Nor shall I idly waste your Hours
With Descants on mechanic Pow’rs
In Definitions Comprehension drowning.
Yet, Reader, pause—& set your Muscles—
My subject is nor Screw nor Lever:
Let not Impatience raize your Fever,
For soon to broach it I myself will pledge;
’Tis known to Clowns of dense Corpuscles
—’Tis simply then—an ent’ring Wedge—
In long Harrangues I never glory
Or gravely sit with Dulness down,
Assisting with an Owl-like Frown,
To pass upon the World her leaden Lies—
But will relate a simple Story—
—“A Word’s sufficient for the wise”—
A Bungler once assay’d to split a Tree
And sweating strove to cleave it at the Crotch—
—Thought he had hit it to a Notch—
Yet fail’d & curs’d & curs’d & fail’d again—
An Adept passing chanc’d the Oaf to see
And shew’d the Clown what he had sought in vain.

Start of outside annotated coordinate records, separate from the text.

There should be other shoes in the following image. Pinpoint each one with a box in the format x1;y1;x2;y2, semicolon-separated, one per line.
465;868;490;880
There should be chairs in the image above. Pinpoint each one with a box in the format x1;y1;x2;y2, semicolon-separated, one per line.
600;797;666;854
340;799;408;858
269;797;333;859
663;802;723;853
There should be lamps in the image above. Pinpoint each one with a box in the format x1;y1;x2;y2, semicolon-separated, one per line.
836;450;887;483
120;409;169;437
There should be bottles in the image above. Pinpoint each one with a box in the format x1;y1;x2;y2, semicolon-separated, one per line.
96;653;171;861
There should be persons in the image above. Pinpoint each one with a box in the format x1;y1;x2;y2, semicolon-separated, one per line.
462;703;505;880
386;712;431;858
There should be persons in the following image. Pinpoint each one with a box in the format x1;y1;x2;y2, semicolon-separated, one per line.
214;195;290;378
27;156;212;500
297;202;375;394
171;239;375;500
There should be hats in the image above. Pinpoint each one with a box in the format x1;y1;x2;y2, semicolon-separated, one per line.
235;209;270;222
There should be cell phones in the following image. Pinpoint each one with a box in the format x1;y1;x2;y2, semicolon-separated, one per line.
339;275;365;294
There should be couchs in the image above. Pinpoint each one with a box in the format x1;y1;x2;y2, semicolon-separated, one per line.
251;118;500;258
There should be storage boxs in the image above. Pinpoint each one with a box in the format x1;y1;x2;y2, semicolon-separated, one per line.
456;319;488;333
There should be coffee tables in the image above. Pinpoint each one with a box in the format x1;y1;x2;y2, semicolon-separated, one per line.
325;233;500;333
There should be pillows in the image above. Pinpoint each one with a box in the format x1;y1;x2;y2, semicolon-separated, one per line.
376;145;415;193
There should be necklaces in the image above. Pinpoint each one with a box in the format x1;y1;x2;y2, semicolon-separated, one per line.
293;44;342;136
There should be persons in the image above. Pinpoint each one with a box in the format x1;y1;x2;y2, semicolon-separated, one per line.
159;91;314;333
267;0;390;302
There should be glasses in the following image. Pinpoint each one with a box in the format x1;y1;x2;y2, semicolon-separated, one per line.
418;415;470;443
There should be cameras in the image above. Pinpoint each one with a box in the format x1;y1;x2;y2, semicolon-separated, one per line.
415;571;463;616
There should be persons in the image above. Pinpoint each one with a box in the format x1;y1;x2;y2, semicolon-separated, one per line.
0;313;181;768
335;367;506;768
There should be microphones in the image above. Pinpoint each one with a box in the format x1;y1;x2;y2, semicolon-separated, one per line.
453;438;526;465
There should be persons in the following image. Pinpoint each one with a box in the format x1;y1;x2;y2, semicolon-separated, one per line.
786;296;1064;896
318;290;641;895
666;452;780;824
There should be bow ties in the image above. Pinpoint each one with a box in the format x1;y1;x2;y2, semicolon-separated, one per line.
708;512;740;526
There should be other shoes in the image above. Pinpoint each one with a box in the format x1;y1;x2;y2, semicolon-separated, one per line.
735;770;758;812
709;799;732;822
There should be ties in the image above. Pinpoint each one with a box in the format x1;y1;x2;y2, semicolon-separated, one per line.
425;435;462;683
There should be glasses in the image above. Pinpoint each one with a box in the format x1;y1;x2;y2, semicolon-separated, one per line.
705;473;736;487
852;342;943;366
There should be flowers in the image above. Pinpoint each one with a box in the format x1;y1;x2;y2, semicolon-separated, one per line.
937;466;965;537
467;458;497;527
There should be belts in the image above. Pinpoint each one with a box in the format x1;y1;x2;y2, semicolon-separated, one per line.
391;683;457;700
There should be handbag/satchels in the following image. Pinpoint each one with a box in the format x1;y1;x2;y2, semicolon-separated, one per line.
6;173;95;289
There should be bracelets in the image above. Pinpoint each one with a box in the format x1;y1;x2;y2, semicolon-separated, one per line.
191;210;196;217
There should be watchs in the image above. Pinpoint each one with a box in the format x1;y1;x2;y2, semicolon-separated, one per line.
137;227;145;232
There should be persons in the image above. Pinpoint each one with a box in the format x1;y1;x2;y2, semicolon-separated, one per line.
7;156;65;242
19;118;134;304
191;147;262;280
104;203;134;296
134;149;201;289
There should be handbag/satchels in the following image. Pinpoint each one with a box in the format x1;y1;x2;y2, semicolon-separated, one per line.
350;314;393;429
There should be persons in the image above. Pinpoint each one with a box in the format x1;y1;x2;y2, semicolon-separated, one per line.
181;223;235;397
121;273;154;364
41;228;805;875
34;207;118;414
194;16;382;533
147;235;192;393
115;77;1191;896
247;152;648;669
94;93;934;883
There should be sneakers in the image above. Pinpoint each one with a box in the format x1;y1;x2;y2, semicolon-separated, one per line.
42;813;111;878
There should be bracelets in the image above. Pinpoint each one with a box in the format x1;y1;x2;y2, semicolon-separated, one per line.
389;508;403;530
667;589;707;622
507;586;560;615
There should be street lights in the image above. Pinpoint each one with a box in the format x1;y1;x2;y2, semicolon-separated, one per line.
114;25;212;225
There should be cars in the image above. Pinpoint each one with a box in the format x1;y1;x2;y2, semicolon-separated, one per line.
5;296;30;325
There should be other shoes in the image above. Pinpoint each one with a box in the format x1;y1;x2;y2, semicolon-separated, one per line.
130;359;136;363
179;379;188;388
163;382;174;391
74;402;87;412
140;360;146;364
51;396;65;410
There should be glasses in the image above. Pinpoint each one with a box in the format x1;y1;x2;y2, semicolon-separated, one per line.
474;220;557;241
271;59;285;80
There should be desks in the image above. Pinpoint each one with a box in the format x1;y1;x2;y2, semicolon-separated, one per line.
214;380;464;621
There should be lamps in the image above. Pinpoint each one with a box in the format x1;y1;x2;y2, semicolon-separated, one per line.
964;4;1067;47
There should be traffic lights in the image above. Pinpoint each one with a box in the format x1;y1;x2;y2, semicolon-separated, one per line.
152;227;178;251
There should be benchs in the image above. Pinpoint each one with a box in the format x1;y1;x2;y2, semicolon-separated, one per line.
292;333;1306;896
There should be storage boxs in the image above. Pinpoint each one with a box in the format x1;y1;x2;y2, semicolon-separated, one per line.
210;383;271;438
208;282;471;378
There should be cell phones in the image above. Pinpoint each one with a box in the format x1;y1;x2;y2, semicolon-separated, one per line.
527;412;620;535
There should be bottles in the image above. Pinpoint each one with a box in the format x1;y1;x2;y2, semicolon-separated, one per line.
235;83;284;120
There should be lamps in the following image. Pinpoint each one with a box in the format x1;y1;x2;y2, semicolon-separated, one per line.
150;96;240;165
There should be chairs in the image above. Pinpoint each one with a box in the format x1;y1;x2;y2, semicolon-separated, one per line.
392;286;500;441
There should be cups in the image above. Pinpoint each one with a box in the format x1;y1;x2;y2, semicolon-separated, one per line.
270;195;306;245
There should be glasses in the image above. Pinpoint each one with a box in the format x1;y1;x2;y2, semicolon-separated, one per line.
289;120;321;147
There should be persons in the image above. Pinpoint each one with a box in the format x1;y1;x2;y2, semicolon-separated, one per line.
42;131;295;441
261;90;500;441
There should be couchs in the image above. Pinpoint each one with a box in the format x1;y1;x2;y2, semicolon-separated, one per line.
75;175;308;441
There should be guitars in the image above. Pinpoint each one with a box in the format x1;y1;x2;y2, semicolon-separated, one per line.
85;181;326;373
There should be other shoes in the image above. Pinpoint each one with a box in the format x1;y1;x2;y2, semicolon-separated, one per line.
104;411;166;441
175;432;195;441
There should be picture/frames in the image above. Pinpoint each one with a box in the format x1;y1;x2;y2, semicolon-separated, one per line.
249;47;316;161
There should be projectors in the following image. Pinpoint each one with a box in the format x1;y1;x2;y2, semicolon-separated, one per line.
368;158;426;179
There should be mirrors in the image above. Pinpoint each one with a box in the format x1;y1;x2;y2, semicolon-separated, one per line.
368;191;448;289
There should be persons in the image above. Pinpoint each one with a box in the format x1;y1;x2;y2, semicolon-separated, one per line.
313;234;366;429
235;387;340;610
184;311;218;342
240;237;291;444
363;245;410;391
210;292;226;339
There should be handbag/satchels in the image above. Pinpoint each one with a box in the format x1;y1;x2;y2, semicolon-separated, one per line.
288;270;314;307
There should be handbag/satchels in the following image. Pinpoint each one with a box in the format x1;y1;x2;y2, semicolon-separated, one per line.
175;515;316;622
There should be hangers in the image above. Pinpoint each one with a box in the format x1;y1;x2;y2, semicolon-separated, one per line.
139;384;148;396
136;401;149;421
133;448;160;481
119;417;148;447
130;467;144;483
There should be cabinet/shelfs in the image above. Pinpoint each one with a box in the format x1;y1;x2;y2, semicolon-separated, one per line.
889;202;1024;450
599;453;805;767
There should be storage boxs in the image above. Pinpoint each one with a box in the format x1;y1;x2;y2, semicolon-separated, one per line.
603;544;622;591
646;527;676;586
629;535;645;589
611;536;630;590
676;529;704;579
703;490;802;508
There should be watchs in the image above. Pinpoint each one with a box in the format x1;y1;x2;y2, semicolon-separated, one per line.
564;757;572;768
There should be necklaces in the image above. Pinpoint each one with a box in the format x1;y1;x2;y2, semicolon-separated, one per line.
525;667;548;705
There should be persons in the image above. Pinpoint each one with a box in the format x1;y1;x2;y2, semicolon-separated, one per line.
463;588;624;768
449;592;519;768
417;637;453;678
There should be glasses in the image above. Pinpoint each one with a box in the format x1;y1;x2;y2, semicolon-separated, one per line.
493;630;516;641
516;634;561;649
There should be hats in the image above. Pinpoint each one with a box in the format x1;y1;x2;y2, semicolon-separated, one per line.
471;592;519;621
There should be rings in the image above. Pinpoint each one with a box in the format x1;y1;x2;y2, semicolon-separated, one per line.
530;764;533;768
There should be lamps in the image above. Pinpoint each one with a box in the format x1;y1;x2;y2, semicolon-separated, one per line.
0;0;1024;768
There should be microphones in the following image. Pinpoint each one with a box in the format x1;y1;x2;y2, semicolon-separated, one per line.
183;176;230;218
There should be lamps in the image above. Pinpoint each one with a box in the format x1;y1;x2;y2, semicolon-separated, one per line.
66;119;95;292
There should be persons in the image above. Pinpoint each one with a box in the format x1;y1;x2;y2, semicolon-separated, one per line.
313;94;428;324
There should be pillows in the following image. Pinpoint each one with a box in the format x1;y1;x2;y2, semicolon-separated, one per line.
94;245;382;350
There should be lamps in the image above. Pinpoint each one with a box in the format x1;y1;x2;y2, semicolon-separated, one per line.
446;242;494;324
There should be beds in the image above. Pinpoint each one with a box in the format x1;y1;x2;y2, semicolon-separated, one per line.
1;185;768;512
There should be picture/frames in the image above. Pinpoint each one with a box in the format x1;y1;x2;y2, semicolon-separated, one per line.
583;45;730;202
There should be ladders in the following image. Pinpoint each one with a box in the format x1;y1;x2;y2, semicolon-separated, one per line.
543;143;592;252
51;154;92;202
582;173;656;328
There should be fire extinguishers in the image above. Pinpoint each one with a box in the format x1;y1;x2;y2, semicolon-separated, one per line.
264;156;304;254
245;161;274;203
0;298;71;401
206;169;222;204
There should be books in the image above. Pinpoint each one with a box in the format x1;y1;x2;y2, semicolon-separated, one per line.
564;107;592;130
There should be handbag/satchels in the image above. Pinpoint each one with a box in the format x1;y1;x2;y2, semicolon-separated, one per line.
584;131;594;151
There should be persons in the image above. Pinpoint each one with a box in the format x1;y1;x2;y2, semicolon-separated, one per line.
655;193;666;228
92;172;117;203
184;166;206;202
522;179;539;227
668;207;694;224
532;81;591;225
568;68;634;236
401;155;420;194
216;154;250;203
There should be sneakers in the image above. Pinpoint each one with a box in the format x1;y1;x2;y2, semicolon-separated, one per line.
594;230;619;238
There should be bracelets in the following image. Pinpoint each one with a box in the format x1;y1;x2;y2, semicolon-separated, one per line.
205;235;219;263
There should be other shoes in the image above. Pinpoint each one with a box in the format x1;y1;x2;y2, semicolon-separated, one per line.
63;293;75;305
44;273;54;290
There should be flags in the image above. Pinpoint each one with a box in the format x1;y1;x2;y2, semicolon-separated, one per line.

My Friend, the knowing one full waggish cries,
I have been married for these twenty Years—
Stare not my Friend—no clownish Jeers—
The Thing I tell you is quite apposite—
I’ve driven at a Crotch with Wedge & Prize
But tho’ industrious—have not split it yet.
Another Thing you’l say’s a Tree,
’Tis true—but then reverse your Toil;
The Butt of this will split most free
—The Crotch of both your Wedge will foil.
The Clown, delighted, took the Hint
His Wedge so easy driving,
He left together not a Splint
And spoil’d his Tree with Riving—
Reader, there’s Moral in our Tale—
To Marplots never shew the Way—
Lest Mischief over Right prevail;
The more you teach, the more they’l stray.
In Politics your Plans you marr
If you’re forever splitting;
The Malcontents will rage & jarr
Like Colts you’ve spoil’d in Bitting.
Assist them not to raize their Storm
On Caution keep an Edge;
When solid Systems once you form—
Beware of th’ ent’ring Wedge.4
RC and enclosure (DLC); draft (DLC). RC addressed by Peters and franked; docketed by JM. Draft written on the verso of JM to Peters, 19 Aug. 1789.
1. Peters may have alluded to Peter Pindar, pseudonym of the English satirist and poet John Wolcott (1738–1819).
2. John Rowning (1701?–1771), an English mathematician.
3. Colin Maclaurin (1698–1746), the noted Scottish mathematician and natural philosopher.
4. JM added after the poem the following:
Epitaph On Morris Nagle by Ths. Johnson
Nor let great morris be forgotten
Tho’ here he lies both dead & rotten
But to his merit be it said
here lies a man who never paid
A Debt but one, which we all must
Nor wd. he that if death would trust.